Significantly reduce plastic waste

By making this commitment, companies will be looking to ensure that all plastic packaging is fully reusable, recyclable or compostable by 2025 and to begin the transition to a circular economy business approach.

Ideas for action

  • Remove all single-use plastics from offices, factories, warehouses and retail outlets, such as single-use plastic bags and water bottles. Offer alternatives, and encourage and incentivize your customers and employees to do the same.
  • Invest in innovation and design products for re-use,making them multiple use, not single use.
  • Develop fully reusable, recyclable or compostable packaging within business operations by 2025.
  • Ensure effective plastic waste management by recycling and reusing plastics as much as possible to eliminate plastic waste by 2030.
  • Transition to a circular economy business model that creates effective after-use pathways for plastics, drastically reducing leakage of plastics into natural systems, in particular the Ocean, and decoupling plastics from fossil feed stocks.
  • Remove microbeads from all products as soon as possible.
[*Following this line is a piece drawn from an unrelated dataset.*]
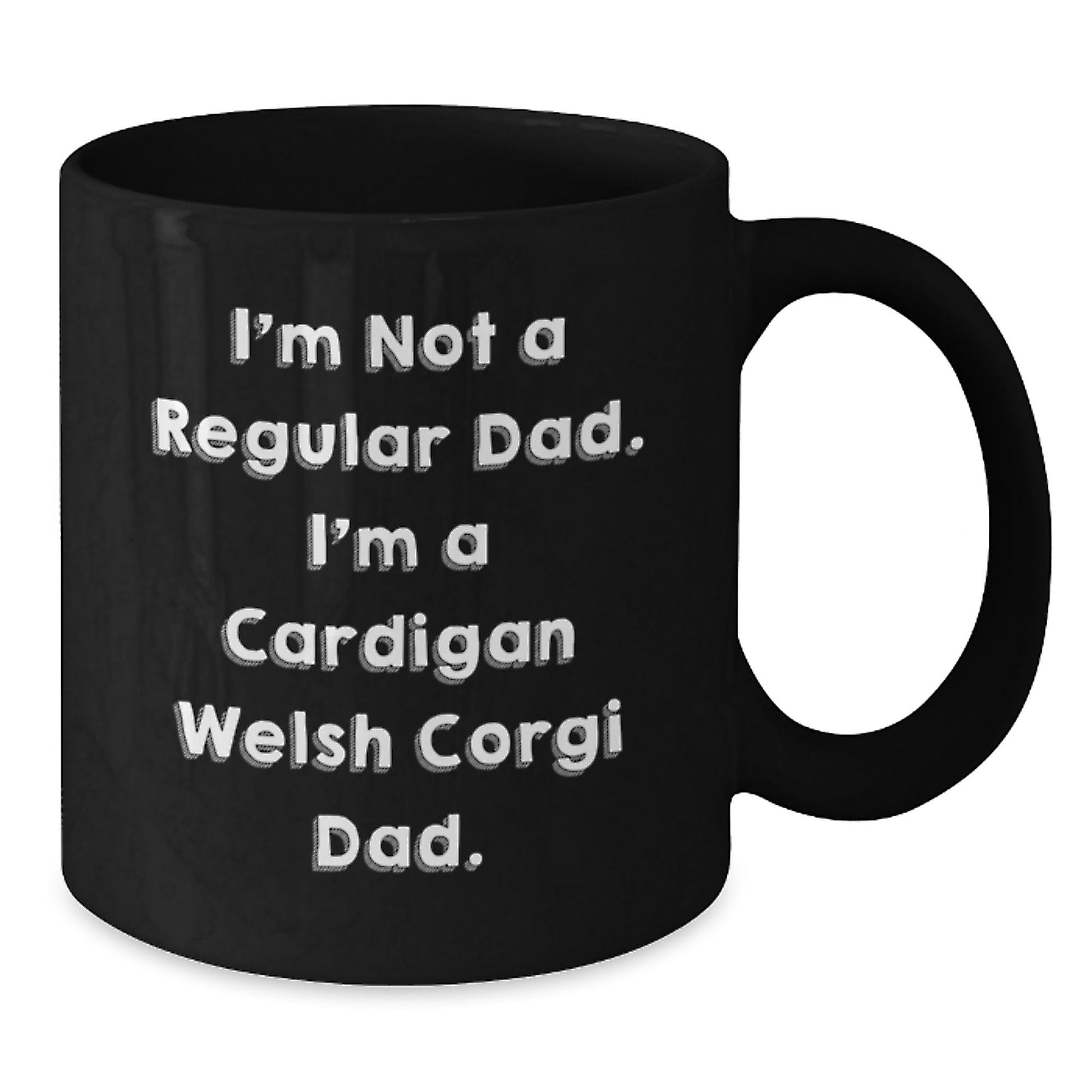Funny Cardigan Welsh Corgi Dog Dad Gifts for Men, Black Coffee Mug, Unique Christmas Memorable Presents from Family to Friends - The Buy Boom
Why? About 8 million tonnes of plastic enters the Ocean every year. If we maintain this rate, it is estimated that there will be more plastic in the Ocean than fish by 2050. The proliferation of cheap and single-use plastic, and the resulting, mismanaged plastic waste, is impacting Ocean wildlife such as marine birds and animals through entanglement or poisoning. It is even entering the food chain through the fish we eat, with potential human health impacts that we are only now beginning to understand. Beneath the Ocean’s surface, even in the remotest and deepest parts of the Ocean, are high concentrations of microbeads, plastic microfibres and broken-down plastic particles that are impossible to remove completely from the Ocean and are easily ingested by sea creatures. The majority of marine plastic comes from land-based sources, from uncollected waste or leaky waste-management systems. Urgently needed solutions call for a combination of enhanced awareness, reduced plastic use, massively improved waste management, particularly in developing countries, and the transition to a circular economy.